Andreas Dresen was born in 1963 in Gera. After completing his secondary education, he worked as a sound engineer at the state theater in Schwerin and completed an internship at the DEFA studio for feature films. From 1986 to 1991, he studied directing at the Film University Babelsberg “Konrad Wolf” in Potsdam-Babelsberg. Since 1992, he has worked as freelance author and director. He feature-film debut, SILENT COUNTRY (1992), already brought him the Hessian Film Award and the German Film Critics Association’s Award.
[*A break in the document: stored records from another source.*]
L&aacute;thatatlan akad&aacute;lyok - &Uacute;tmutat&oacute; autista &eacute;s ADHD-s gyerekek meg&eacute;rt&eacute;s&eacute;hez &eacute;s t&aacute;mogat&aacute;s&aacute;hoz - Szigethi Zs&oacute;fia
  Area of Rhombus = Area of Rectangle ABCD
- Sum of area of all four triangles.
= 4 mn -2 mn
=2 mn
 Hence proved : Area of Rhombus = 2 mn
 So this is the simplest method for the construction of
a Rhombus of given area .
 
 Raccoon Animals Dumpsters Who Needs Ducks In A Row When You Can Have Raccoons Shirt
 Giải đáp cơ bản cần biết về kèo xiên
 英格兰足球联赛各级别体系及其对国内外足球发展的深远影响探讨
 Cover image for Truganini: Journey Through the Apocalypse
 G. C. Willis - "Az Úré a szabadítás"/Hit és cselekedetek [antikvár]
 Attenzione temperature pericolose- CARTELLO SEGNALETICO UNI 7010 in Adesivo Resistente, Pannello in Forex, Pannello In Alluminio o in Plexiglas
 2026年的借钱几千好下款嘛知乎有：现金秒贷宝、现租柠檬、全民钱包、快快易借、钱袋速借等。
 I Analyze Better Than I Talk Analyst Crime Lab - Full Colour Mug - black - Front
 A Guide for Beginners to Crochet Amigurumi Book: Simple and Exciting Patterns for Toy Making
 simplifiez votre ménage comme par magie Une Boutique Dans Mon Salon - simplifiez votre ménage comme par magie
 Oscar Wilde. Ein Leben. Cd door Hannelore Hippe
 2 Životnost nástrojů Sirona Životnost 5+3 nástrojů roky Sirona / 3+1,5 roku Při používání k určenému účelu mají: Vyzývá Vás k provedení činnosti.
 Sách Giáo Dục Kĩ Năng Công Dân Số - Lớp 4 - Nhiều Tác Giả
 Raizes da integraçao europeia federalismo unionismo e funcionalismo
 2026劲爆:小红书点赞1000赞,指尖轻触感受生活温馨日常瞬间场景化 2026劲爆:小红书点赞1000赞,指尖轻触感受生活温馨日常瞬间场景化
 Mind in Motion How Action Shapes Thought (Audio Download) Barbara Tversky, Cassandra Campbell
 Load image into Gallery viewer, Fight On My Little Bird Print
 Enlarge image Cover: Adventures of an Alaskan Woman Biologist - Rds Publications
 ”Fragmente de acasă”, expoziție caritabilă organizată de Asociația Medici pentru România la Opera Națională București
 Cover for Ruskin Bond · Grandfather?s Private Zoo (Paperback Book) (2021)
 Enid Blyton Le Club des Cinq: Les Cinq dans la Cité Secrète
He achieved his breakthrough at the 1999 Berlinale with his multi-character movie, NIGHTSHAPES. Two years later, GRILL POINT became a major success, for which he was also awarded the Silver Bear at the Berlinale as well as the German Film Award (Silver). Dresen enjoyed his largest public success to date in 2006 with SUMMER IN BERLIN. Dresen also makes documentary films, such as VOTE FOR HENRYK!, and returns regularly to the theater, among other places in Leipzig and Berlin. At the 2011 Cannes Film Festival, in the “Un Certain Regard” section. Dresen introduced his drama STOPPED ON TRACK, which observes how the diagnosis of an inoperable brain tumor affects a man and his family. From 2016 to 2017, Dresen directed his first feature film for children and youngsters, TIMM THALER OR THE BOY WHO SOLD HIS LAUGHTER (2017). His adaptation has been nominated for the “Best Children’s Film” award at the German Film Awards. Dresen is a member of the Academy of the Arts Berlin-Brandenburg, the European Film Academy, and a founding member of the German Film Academy. He lives in Potsdam.